──────── Material for this task

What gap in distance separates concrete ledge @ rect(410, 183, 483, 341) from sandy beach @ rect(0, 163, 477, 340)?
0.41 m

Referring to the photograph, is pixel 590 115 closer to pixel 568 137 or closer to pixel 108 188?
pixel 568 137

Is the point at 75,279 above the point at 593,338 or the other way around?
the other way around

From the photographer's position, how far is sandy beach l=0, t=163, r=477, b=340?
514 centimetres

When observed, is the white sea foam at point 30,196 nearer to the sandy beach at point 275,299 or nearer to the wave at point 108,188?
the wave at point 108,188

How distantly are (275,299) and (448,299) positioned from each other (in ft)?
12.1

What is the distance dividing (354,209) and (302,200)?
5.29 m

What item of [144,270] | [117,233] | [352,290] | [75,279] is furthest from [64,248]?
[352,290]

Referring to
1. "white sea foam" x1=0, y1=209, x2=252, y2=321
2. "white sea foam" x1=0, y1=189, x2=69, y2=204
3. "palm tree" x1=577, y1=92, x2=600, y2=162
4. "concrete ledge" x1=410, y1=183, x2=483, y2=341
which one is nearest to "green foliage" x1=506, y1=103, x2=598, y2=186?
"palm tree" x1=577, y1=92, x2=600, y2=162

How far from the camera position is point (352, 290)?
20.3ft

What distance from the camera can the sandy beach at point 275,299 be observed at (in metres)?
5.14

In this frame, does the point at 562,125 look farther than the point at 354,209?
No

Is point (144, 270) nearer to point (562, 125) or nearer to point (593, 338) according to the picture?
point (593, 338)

────────────────

Update the listing above by replacing every "sandy beach" with "sandy shore" and leaving everything else unchanged.

What gap in distance separates concrete ledge @ rect(410, 183, 483, 341) from sandy shore @ rect(0, 163, 477, 340)?
0.41 m

Referring to the photograph, is pixel 590 115 closer to pixel 568 137 or closer to pixel 108 188?
pixel 568 137

Is the point at 75,279 above the point at 593,338 or the other way around?
the other way around

From the photographer's position, how far is sandy shore l=0, t=163, r=477, b=340?
514 centimetres

When observed, is the white sea foam at point 30,196 nearer to the sandy shore at point 275,299 or nearer to the wave at point 108,188?
the wave at point 108,188

How distantly are (275,299) and (448,299) positioned from each other (in ft)?
12.1

What is the distance dividing (354,209) and (302,200)?
5.29 m

What item of [144,270] | [117,233] | [352,290] | [75,279] is furthest from [64,248]?
[352,290]

Referring to
1. "white sea foam" x1=0, y1=209, x2=252, y2=321
2. "white sea foam" x1=0, y1=189, x2=69, y2=204
3. "palm tree" x1=577, y1=92, x2=600, y2=162
4. "concrete ledge" x1=410, y1=183, x2=483, y2=341
which one is nearest to "green foliage" x1=506, y1=103, x2=598, y2=186?
"palm tree" x1=577, y1=92, x2=600, y2=162

How far from the camera position is point (352, 290)?
20.3ft

What distance from the camera can the sandy shore at point 275,299 be observed at (in metres)?
5.14

In this frame, does the point at 562,125 look farther than the point at 354,209?
No

Is point (144, 270) nearer to point (562, 125) or nearer to point (593, 338) according to the picture?
point (593, 338)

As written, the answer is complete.